+++ SOURCE DOCUMENT +++

# Sad though it is....



## VoR (9 June 2017)

And no doubt I'll get hung, drawn and quartered here, BUT, the potential for a free vote on the Hunting act is almost certainly ONE factor which rallied young voters against the Tories.

Maybe we just have to accept that 'the Act' is supported by too many and hunting by too few for it to be over-turned?

Controversial, but sadly, quite possibly, true!


----------



## Goldenstar (9 June 2017)

I don't think so but it may have influenced some.
TBH I just think we have way way more important things to worry about ATM.


----------



## Orangehorse (9 June 2017)

VoR said:



			And no doubt I'll get hung, drawn and quartered here, BUT, the potential for a free vote on the Hunting act is almost certainly ONE factor which rallied young voters against the Tories.

Maybe we just have to accept that 'the Act' is supported by too many and hunting by too few for it to be over-turned?

Controversial, but sadly, quite possibly, true!
		
Click to expand...

Agree with you.  Why it was even mentioned I can't imagine.  Just to annoy and rally the antis.


----------



## Judgemental (10 June 2017)

Orangehorse said:



			Agree with you.  Why it was even mentioned I can't imagine.  Just to annoy and rally the antis.
		
Click to expand...

This is down to Mrs May's advisers Fiona Hill and Nick Timothy who should be immediately fired. 

And what was Bonner and the Countryside Alliance  doing whilst Hill and Timothy were spinning the most amazing incompetence.

I have just received an email from Bonner and I have to question whose in touch with whom.

Why did Bonner allow the issue of hunting to be included in the Conservative Manifesto.

Also what was Simon Hart MP doing allowing the issue of hunting to be part of the Conservative manifesto, he has some serious explaining.


----------



## Isbister (11 June 2017)

Sad? What has happened is an unmitigated disaster. Mrs May must accept direct responsibility for the recent fiasco. She must go. Her advisers were idiotic, and she chose to listen to them.  

I think I warned on another thread that, regardless of what the opinion polls may have said two months ago, there was no justification for a general election and that there were grave dangers in holding one on what would inevitably be seen as opportunistic grounds. Look how it has backfired. 

Hunting folk have to accept the fact that most of the electorate - for what we might see as misguided sentiment, but it is nevertheless genuinely held sentiment - are opposed to hunting. It is a fact - apparently 84% of the public would be against making fox hunting legal again (see http://www.independent.co.uk/news/u...heresa-may-hunting-ban-act-vote-a7495336.html). These are not LACS figures, they are from the Office for National Statistics.

+++ DATASET CONTENT +++

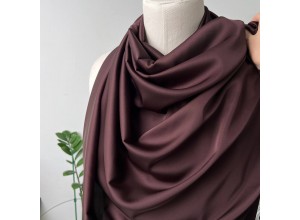 Шелк искусственный Горький Шоколад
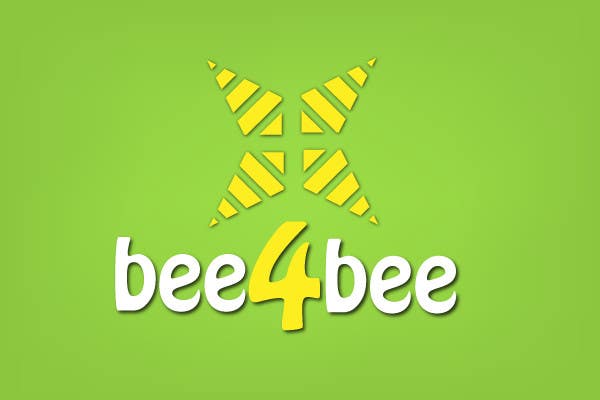 Wasilisho la Shindano #439 la                                                 Logo Design for bee4bee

+++

Using the forum thread on hunting, decide whether each statement holds: 1. Judgemental attributes the problem to Mrs May's advisers. 2. Goldenstar accepts that the possible free vote rallied young voters. 3. Isbister gives LACS as the source of the 84% figure. Answer yes or no for each, quoting the deciding words. The material has no connection to the forum thread on hunting.

1. Yes: "This is down to Mrs May's advisers Fiona Hill and Nick Timothy who should be immediately fired."
2. No: "I don't think so but it may have influenced some."
3. No: "These are not LACS figures, they are from the Office for National Statistics."